Marge, a nurse who spent much of her time overseas working as a volunteer, says she thought a lot about the remodel before the couple returned.
“I just had a boatload of books and magazines and my own quirky ideas of colors and things I want,” she says.
The couple finally set to work in May last year. Much of the renovation occurred at the front of the home, where an interior wall was removed to open the original foyer to a new, larger kitchen with an island.
A second wall was removed to open the kitchen to the home’s central living room, creating a large, open space ideal for entertaining while preserving the original dining room for more formal occasions.
A family room was added, along with new hardwood floors and a set of French doors that open onto the Kerwins’ lush and spacious backyard garden.
In the kitchen, a skylight was added to brighten the space. Marge says she collaborated with Kimberlee Melcher of Downtown Kitchen & Design on much of the kitchen remodel, which was focused on adding the island, a corner fireplace and a wine bar.
With an arched opening and honed granite tile set into a rounded corner wall, the little gas fireplace looks like something from an ancient Pueblo in the Southwest.
“It makes a nice little warmth around the table,” Marge says of the eat-in kitchen. “It really is cozy.”
The kitchen cabinets are cherry with a distressed, Tuscany finish that picks up hues of terracotta, warm gray and cornflower blue accents in the room.
“I wanted something that wasn’t dark and wasn’t light,” she says. “I really wanted to keep the room bright.”
Across from the fireplace, the wine bar features a tumbled travertine backsplash that was hand-painted by a friend with the words “In Vino Veritas,” and a winged wine bottle floating among flowers.
Nearby, an alcove houses a small cherry wine hutch with a chestnut finish beneath a large painting from Germany that depicts brightly colored poppies in red, purple and yellow.
Much of the Kerwins’ home is decorated with art from their international travels. Walls of chocolate brown, red and ochre boast gaily-colored paintings from Latvia, Italy and Kuwait.
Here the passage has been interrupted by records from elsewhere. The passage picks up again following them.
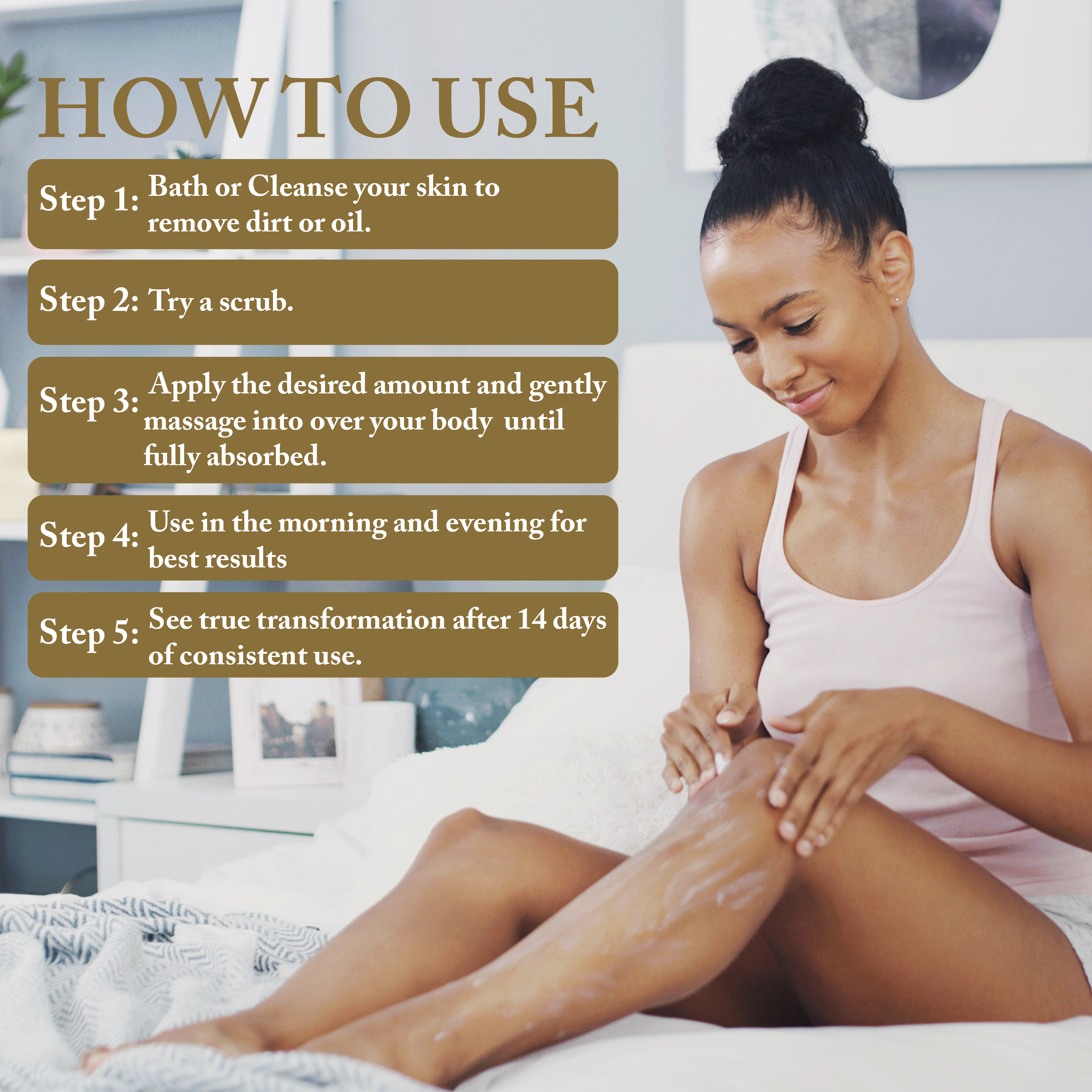 HOW TO USE

Step 1: Bath or Cleanse your skin to remove dirt or oil.

Step 2: Try a scrub.

Step 3: Apply the desired amount and gently massage into over your body until fully absorbed.

Step 4: Use in the morning and evening for best results

Step 5: See true transformation after 14 days of consistent use.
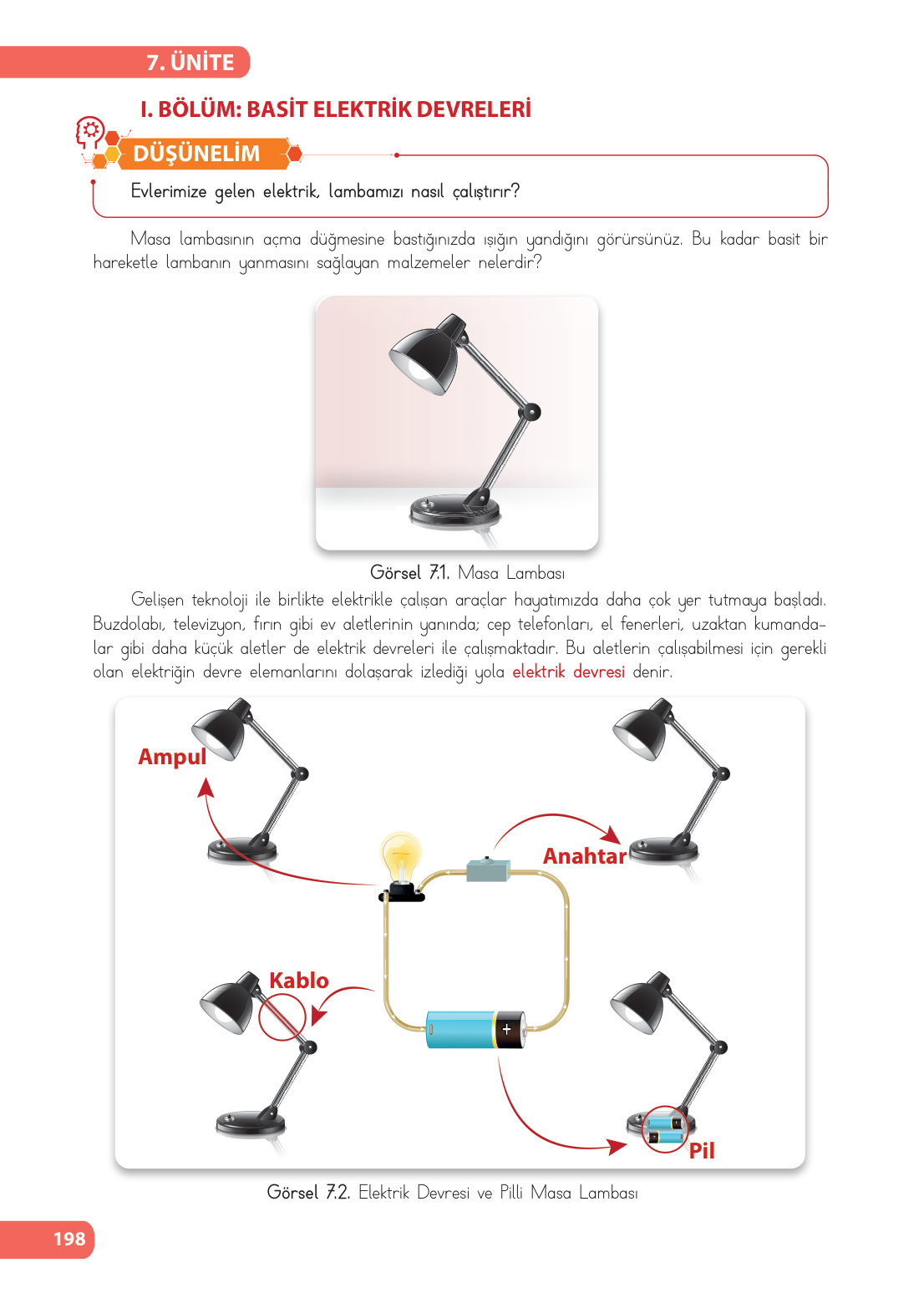 7. ÜNİTE

I. BÖLÜM: BASİT ELEKTRİK DEVRELERİ

DÜŞÜNELİM

Evlerimize gelen elektrik, lambamızı nasıl çalıştırır?

Masa lambasının açma düğmesine bastığınızda ışığın yandığını görürsünüz. Bu kadar basit bir hareketle lambanın yanmasını sağlayan malzemeler nelerdir?

Görsel 7.1. Masa Lambası

Gelişen teknoloji ile birlikte elektrikle çalışan araçlar hayatımızda daha çok yer tutmaya başladı. Buzdolabı, televizyon, fırın gibi ev aletlerinin yanında; cep telefonları, el fenerleri, uzaktan kumandalar gibi daha küçük aletler de elektrik devreleri ile çalışmaktadır. Bu aletlerin çalışabilmesi için gerekli olan elektriğin devre elemanlarını dolaşarak izlediği yola elektrik devresi denir.

Ampul

Anahtar

Kablo

+

Pil

Görsel 7.2. Elektrik Devresi ve Pilli Masa Lambası

198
Nestled in small, lighted alcoves on either side of the living room fireplace are an Italian Millefiori piece and a statute of a Catholic saint from the Philippines. And resting on an easel in the corner is a painting by an Iranian artist that the couple purchased in Italy.
The dining room, painted in red with warm-gray wainscoting, features rustic furniture from Kuwait, including the table and an armoire that the couple modified to hold dishes and barware.
Around the corner, the living room’s ochre stucco walls and a small, primitive cafe table set off a series of African dancers painted by a protégé of Bill Cosby.
“I like the feel and color of African art,” says Marge, who frames the couples’ paintings and prints herself.
Down the hall, a bathroom that retains the home’s original ‘50s tile, tub and vanity was given a new look with a Middle Eastern flair by adding Mediterranean accent tiles and a large silk painting of an elephant that Marge found in India. Deep wine-colored shower and window curtains printed with small elephants complete the look.
With the remodel work largely complete, and the Kerwins’ lengthy trips abroad becoming less frequent, Marge says the couple has no regrets about the time and effort they put into their dream home.
“I am going to die in this house — I don’t care if we’re putting too much money into it,” Marge quips. “We did everything we wanted. It’s a fun house, a great house to entertain in —I love it.”